Martin Wolf argues strongly that the costs to the UK of being the insurer of last resort as implied by the government's Asset Protection Scheme are becoming dangerously high. The government has to make a choice. On the one hand it has to accept that losses from a modern banking system will always be too large and systemically disruptive that they will have to be socialized in which case banks should effectively become state owned utilities. Or if the government mandates that they need to remain in the commercial/private sector, then there needs to be a mechanism by which failure and re-structuring can take place. The government can no longer have it both ways.

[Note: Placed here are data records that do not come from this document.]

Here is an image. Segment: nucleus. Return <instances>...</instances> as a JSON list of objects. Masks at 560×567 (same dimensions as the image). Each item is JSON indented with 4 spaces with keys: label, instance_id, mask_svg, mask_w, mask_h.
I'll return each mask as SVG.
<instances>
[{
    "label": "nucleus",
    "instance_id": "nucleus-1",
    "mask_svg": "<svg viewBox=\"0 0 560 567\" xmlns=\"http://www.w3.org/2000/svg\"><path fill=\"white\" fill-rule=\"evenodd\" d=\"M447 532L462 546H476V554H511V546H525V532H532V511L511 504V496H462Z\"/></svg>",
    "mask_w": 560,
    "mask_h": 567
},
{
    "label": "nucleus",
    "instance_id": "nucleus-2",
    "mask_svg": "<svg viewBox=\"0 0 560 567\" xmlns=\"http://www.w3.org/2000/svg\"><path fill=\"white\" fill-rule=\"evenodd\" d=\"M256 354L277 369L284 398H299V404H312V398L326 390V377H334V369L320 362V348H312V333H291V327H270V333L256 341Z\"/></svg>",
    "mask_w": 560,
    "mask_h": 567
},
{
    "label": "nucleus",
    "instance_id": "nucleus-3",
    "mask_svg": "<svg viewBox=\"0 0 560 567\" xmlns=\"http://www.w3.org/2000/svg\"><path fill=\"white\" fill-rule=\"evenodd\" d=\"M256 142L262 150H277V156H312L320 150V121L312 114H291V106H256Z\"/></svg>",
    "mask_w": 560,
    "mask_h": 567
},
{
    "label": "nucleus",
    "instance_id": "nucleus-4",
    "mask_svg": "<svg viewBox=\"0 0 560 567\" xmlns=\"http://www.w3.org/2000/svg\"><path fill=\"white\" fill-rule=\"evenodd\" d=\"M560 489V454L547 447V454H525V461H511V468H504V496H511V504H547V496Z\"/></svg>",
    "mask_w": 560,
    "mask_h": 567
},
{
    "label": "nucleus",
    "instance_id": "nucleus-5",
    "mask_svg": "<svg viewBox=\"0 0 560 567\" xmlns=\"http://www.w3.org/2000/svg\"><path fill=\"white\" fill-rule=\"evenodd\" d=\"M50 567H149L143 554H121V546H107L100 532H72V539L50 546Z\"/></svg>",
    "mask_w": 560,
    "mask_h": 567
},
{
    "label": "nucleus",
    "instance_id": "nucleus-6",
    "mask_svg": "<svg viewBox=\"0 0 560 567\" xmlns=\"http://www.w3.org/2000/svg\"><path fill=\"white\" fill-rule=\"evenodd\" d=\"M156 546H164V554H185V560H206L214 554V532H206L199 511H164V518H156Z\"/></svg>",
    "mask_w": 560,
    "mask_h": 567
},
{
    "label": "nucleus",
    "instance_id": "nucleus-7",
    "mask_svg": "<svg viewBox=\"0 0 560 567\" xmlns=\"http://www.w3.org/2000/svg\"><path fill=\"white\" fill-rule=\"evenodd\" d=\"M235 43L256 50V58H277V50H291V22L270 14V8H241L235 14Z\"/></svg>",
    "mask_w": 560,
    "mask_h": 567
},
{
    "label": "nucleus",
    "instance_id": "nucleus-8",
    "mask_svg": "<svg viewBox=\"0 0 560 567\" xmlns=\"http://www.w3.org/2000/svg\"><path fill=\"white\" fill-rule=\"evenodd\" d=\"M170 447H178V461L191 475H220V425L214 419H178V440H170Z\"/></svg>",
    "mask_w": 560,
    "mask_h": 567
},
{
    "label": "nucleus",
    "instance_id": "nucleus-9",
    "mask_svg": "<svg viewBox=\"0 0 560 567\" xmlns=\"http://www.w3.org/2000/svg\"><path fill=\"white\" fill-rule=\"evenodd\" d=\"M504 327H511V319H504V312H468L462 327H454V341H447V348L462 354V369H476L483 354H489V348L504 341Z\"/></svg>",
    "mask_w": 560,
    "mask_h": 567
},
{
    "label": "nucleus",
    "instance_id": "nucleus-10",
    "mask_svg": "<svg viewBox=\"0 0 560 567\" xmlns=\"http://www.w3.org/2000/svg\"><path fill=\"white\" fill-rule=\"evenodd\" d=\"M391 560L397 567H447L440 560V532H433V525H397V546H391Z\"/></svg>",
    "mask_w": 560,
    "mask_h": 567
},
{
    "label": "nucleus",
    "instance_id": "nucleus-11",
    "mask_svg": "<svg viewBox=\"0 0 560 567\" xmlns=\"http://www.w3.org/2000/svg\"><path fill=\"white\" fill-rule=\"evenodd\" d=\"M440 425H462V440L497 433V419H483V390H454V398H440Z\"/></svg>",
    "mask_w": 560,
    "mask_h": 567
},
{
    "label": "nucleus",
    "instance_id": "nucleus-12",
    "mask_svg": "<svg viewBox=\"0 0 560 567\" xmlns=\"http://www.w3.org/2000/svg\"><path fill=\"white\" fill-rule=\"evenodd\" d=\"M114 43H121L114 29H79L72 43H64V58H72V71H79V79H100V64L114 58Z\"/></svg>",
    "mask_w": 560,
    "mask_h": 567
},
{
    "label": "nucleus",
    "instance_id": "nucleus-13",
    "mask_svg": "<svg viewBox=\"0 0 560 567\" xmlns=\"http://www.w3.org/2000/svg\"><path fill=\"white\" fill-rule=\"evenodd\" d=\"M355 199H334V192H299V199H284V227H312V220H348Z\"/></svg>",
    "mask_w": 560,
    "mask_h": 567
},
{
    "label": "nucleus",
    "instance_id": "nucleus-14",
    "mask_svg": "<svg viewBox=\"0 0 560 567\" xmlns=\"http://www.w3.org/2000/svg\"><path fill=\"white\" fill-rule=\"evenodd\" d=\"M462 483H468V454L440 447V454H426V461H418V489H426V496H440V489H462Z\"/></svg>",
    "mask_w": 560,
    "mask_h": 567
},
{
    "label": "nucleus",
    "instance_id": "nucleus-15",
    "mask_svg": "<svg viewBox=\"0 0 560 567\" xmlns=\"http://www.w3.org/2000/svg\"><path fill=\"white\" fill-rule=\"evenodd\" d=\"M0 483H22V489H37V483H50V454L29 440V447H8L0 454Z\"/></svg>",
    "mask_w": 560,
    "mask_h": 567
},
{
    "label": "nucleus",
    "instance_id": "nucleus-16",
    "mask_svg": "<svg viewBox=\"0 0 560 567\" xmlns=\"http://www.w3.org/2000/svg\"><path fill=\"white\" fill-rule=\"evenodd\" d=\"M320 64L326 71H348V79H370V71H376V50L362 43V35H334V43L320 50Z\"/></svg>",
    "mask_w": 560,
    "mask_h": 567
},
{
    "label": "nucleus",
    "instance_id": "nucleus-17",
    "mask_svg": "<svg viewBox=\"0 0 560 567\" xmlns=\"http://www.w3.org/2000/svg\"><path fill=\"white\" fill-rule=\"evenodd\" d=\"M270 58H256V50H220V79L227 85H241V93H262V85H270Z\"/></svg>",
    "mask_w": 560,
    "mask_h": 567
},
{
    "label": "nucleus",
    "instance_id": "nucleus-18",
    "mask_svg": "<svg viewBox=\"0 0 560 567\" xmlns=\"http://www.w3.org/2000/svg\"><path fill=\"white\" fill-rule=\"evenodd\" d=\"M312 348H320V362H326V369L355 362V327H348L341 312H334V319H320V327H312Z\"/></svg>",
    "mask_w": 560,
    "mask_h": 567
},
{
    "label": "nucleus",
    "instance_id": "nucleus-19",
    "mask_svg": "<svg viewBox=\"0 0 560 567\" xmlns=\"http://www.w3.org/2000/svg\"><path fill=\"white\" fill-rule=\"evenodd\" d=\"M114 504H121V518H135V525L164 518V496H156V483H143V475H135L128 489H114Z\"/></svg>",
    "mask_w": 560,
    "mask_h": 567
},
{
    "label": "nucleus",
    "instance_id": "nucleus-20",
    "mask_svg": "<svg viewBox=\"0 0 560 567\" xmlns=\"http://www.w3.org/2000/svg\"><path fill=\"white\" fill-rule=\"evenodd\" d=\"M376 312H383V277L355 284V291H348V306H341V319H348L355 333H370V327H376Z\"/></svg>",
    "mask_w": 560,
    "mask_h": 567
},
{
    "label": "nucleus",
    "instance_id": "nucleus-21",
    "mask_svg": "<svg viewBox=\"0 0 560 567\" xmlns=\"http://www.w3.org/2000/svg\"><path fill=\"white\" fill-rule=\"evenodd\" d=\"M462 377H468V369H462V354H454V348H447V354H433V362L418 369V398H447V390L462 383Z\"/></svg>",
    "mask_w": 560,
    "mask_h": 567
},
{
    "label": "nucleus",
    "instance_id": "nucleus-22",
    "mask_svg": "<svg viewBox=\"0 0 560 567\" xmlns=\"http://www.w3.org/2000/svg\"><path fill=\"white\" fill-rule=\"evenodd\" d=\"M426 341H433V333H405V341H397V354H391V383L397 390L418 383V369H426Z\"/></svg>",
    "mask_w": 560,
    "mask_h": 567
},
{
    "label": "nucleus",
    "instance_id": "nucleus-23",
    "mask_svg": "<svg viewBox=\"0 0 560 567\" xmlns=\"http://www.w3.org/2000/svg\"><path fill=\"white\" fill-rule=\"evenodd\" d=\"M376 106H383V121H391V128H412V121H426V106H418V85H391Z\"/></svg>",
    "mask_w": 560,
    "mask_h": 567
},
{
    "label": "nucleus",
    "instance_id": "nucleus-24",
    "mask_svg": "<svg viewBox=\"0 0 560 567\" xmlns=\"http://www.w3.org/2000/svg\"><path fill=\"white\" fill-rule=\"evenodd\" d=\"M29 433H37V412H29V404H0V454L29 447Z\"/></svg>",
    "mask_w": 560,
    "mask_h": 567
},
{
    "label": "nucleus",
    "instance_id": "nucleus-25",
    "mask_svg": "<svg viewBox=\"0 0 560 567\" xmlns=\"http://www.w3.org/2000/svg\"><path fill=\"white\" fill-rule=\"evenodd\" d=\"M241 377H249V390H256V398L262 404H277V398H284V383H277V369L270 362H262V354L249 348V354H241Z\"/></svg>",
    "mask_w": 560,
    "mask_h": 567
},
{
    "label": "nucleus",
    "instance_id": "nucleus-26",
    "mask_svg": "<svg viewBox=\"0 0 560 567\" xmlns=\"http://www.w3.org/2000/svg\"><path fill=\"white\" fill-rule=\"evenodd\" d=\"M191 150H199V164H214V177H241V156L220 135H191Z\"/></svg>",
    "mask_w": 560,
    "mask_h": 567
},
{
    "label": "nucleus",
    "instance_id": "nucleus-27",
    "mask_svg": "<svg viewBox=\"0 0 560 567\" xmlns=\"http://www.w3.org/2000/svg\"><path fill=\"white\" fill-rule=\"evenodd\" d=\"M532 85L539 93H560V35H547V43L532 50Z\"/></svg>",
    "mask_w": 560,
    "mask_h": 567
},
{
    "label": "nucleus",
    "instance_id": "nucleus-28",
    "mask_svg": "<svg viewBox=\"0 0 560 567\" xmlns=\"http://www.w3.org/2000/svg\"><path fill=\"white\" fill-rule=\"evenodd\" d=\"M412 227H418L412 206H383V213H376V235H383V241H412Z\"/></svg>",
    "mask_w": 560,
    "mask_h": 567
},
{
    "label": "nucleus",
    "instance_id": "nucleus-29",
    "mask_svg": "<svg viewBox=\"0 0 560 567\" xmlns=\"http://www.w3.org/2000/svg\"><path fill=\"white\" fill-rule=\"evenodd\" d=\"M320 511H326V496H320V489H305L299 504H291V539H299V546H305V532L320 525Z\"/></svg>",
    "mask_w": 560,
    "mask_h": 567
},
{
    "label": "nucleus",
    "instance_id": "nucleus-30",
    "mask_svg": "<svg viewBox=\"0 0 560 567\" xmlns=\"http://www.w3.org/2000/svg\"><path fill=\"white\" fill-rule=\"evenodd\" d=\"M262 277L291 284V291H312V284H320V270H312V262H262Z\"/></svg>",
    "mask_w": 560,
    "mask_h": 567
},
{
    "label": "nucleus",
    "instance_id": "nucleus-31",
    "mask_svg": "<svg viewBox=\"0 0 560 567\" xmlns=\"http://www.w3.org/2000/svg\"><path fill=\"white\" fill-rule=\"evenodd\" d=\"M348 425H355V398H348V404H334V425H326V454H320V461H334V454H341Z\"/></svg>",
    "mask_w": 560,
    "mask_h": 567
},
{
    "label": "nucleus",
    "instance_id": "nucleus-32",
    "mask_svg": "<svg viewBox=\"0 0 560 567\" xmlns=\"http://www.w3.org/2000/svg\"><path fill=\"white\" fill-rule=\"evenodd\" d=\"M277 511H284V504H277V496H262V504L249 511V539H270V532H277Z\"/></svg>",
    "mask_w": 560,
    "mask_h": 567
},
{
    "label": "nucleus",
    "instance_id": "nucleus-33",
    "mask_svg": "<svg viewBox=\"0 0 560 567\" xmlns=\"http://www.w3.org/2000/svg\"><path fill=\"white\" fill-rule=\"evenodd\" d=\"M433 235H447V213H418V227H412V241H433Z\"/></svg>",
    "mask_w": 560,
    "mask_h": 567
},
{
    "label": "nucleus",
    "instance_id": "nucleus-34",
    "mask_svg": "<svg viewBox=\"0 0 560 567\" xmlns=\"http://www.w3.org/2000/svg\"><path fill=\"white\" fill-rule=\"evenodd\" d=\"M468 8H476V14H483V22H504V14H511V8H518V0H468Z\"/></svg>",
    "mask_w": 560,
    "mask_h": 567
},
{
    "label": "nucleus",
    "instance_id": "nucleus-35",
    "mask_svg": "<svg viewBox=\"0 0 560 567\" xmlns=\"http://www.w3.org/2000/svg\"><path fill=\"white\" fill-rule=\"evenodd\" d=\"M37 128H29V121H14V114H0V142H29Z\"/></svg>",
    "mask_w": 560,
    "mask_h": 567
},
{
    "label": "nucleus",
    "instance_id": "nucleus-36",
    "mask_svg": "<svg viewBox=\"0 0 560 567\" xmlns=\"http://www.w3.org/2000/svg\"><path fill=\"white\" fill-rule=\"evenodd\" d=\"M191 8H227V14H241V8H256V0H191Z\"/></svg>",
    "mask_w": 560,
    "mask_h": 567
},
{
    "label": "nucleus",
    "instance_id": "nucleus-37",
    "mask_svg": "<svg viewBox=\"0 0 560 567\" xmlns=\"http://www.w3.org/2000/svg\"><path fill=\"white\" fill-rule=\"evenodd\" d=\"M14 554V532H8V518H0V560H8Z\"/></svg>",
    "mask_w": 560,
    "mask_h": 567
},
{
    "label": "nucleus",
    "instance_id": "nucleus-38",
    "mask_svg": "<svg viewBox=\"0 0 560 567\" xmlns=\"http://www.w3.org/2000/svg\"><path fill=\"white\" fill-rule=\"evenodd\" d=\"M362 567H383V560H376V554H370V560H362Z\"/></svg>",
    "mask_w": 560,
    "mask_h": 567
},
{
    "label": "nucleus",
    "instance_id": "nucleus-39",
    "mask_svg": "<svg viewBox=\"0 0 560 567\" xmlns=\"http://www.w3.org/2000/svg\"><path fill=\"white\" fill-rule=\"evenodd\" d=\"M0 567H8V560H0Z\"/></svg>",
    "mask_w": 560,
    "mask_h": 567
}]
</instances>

Here is an excerpt from Martin Wolf's excellent article

We must create effective mechanisms for orderly bankruptcy of very large financial institutions. Indeed, this is far and away the most important lesson of the crisis. Another is that if large institutions are too big and interconnected to fail, precisely because they are bound to get into serious trouble together, then talk of maintaining them as “commercial” operations, as the chancellor of the exchequer does, is a sick joke. Such banks are not commercial operations; they are expensive wards of the state and must be treated as such.

The UK government has to make a decision. If it believes that costly bail-out must be piled upon ever more costly bail-out, then the banking system can never be treated as a commercial activity again: it is a regulated utility – end of story. If the government does want it to be a commercial activity, then defaults are necessary, as some now argue. Take your pick. But do not believe you can have both. The UK cannot afford it.